--- Start Available records ---

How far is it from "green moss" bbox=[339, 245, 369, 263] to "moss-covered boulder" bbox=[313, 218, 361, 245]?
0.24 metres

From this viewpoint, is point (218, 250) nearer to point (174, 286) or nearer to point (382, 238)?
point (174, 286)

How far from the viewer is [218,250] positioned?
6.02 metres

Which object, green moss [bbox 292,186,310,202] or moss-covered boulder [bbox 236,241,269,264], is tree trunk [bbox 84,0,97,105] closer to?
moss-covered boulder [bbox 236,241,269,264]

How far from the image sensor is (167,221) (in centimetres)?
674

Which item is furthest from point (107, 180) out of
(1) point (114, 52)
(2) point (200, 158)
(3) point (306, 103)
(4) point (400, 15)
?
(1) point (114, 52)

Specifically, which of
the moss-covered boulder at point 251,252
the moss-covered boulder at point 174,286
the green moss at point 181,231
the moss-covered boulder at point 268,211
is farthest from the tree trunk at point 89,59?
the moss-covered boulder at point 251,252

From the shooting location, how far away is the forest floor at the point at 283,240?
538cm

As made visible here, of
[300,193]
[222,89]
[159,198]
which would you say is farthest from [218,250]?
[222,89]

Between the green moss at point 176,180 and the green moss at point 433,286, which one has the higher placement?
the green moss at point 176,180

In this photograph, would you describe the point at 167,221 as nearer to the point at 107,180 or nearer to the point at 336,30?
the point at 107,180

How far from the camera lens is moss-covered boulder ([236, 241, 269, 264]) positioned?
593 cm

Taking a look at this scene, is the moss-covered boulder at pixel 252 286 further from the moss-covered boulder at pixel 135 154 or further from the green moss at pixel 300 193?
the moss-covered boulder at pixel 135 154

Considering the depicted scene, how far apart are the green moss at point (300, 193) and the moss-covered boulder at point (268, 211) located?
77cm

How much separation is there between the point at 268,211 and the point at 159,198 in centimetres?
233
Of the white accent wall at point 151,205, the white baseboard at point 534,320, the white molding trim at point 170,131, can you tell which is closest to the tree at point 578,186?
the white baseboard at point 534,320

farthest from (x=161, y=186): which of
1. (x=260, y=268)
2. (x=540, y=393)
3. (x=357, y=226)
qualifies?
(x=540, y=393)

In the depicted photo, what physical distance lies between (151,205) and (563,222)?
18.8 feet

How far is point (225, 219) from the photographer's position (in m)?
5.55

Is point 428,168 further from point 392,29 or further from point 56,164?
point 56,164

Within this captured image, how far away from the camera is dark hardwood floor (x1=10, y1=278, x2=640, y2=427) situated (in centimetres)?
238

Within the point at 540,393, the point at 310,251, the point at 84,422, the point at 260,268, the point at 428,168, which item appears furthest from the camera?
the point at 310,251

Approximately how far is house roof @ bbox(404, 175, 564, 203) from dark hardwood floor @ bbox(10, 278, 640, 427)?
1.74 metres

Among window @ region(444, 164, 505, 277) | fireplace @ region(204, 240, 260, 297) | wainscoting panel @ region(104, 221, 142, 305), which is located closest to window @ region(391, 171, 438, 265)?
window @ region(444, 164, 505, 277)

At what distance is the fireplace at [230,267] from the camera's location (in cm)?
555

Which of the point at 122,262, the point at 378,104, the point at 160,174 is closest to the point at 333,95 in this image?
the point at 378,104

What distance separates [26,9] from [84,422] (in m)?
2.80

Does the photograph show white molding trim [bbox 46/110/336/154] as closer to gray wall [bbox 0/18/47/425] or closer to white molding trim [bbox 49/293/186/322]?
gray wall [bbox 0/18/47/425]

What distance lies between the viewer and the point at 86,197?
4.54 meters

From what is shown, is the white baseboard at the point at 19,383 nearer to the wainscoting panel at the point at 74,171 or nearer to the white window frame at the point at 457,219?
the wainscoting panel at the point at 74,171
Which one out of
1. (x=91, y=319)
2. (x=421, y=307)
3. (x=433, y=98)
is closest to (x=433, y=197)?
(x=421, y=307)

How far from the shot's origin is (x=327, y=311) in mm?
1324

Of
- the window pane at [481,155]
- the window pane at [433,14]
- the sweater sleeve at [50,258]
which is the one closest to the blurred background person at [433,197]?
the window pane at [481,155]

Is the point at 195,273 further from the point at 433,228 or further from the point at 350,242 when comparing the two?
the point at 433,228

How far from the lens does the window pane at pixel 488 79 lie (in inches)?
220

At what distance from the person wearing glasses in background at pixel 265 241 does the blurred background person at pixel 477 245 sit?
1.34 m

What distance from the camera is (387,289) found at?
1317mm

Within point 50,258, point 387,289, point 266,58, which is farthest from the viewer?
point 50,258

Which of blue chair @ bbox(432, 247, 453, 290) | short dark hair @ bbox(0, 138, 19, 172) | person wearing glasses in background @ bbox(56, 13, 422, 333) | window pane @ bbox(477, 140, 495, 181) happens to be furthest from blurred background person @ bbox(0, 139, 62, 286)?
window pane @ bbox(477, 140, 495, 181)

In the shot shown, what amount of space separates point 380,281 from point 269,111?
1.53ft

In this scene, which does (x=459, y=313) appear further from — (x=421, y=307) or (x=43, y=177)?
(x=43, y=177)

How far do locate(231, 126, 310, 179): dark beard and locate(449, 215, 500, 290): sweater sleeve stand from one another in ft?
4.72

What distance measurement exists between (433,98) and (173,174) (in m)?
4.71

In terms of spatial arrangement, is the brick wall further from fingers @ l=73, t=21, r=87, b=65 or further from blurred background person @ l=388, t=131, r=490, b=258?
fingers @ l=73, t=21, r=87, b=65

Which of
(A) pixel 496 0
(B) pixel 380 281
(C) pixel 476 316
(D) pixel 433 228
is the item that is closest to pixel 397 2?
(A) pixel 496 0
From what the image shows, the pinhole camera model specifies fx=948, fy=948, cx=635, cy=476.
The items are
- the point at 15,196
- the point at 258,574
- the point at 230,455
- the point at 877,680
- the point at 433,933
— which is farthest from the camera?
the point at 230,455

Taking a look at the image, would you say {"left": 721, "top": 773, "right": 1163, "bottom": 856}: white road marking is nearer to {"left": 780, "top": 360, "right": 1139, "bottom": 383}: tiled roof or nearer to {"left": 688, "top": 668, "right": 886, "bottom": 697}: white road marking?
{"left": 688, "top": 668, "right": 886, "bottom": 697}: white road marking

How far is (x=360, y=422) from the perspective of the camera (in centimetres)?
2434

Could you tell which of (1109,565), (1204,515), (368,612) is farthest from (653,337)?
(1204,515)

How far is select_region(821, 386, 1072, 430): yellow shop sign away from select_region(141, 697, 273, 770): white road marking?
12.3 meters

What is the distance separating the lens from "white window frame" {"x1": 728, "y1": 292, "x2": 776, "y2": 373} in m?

--- End Available records ---

Produce an exact repeat of the lines from the one containing "In this scene, which" through the last line of the data, and nothing more.

In this scene, which does (x=459, y=313) appear further from — (x=421, y=307) or (x=43, y=177)?
(x=43, y=177)

How far do locate(231, 126, 310, 179): dark beard and locate(449, 215, 500, 290): sweater sleeve stand from one another in ft?
4.72

What distance measurement exists between (433,98) and (173,174) (in m)?
4.71

In terms of spatial arrangement, is the brick wall further from fingers @ l=73, t=21, r=87, b=65 or further from blurred background person @ l=388, t=131, r=490, b=258?
fingers @ l=73, t=21, r=87, b=65

Which of
(A) pixel 496 0
(B) pixel 380 281
(C) pixel 476 316
(D) pixel 433 228
is the item that is closest to pixel 397 2?
(A) pixel 496 0
From what the image shows, the pinhole camera model specifies fx=948, fy=948, cx=635, cy=476.
The items are
- the point at 15,196
- the point at 258,574
- the point at 230,455
- the point at 877,680
- the point at 433,933
— which is farthest from the camera?
the point at 230,455

Taking a look at the image, would you say {"left": 721, "top": 773, "right": 1163, "bottom": 856}: white road marking is nearer to {"left": 780, "top": 360, "right": 1139, "bottom": 383}: tiled roof or nearer to {"left": 688, "top": 668, "right": 886, "bottom": 697}: white road marking?
{"left": 688, "top": 668, "right": 886, "bottom": 697}: white road marking

How far is (x=360, y=422) from the perspective of the camera (in centimetres)?
2434

Could you tell which of (1109,565), (1204,515), (368,612) is farthest from (653,337)?
(1204,515)

How far is select_region(821, 386, 1072, 430): yellow shop sign away from select_region(141, 697, 273, 770): white road marking?
12.3 meters

What is the distance separating the lens from "white window frame" {"x1": 728, "y1": 292, "x2": 776, "y2": 373} in m?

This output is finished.